Modi is on the second leg of a five-day African trip which began in Mozambique and will also take him to Tanzania and Kenya — an itinerary designed to underline India’s growing engagement with the continent.

After talks with President Jacob Zuma in Pretoria on Friday, Modi travelled to the eastern province of KwaZulu-Natal, home to most of South Africa’s 1.3 million people of Indian origin — the largest diaspora population in Africa.

Modi took a short, symbolic train ride to the provincial capital, Pietermaritzburg, where Gandhi was ejected at the station in 1893 after refusing to leave the first class compartment because of his race.

Then a 24-year-old lawyer who had recently arrived in South Africa, Gandhi spent the night in the station and the insult was seen as formative in his fight against racial oppression during two decades in South Africa and later in British-ruled India.

“It was in South Africa that Mahatma Gandhi conceptualised his politics,” Modi told a thousands-strong diaspora gathering at a stadium in Johannesburg on Friday evening.

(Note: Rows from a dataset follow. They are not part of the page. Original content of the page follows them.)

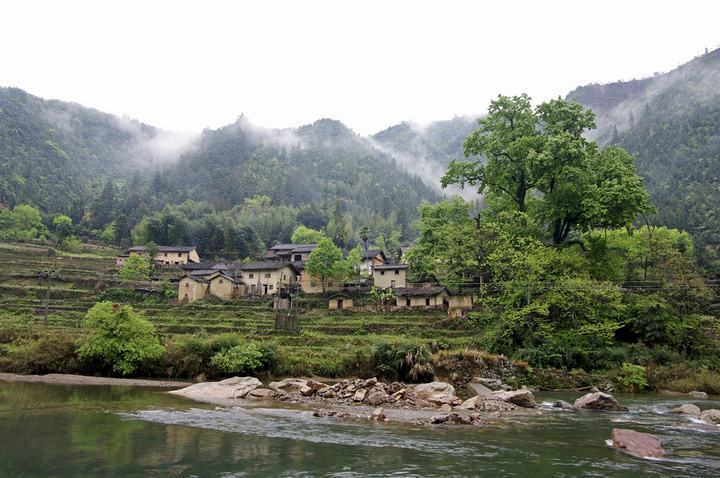 妻子掉進山洞不知所蹤，丈夫每天往洞裡扔饅頭，5年後山洞裡爬出一人！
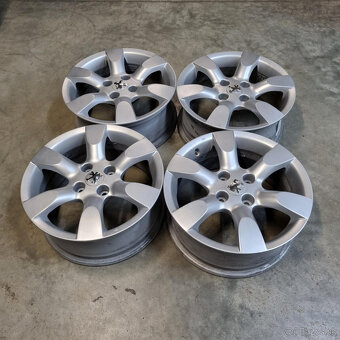 Disky 4x108 R16 6,5J ET31 - 4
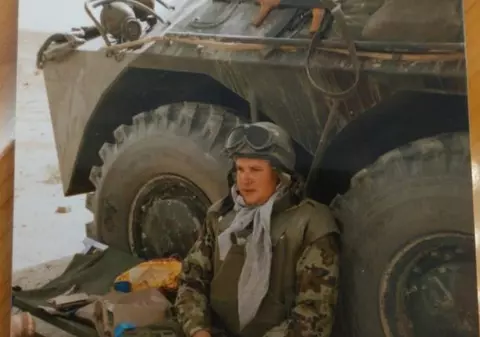 Generalul în rezervă Nicolae Ciucă, numit premier interimar, a luptat în Afganistan și Irak. Fotografie cu el timpul misiunii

“This is the birthplace of Satyagraha (the policy of non-violent struggle).”

After the train trip, Modi travelled to the coastal city of Durban, the heart of the Indian community, where he visited the Phoenix settlement founded by Gandhi in 1904 as a community based on self-reliance.

Modi’s African visit is seen as part of India’s attempt to build ties with African nations as it vies for a greater share of the continent’s natural resources.

Across Africa, India’s economic footprint is dwarfed by that of its regional rival China, whose trade with the continent topped $200 billion last year.

In a speech to business leaders in Pretoria, Modi said that Indians “always believe in nurturing and nourishing and not in exploiting” its partners.

Diplomatic relations have recently been strained by alleged racism, with African ambassadors claiming after the murder of a Congolese teacher in New Delhi that Africans in India live in a “pervading climate of fear”.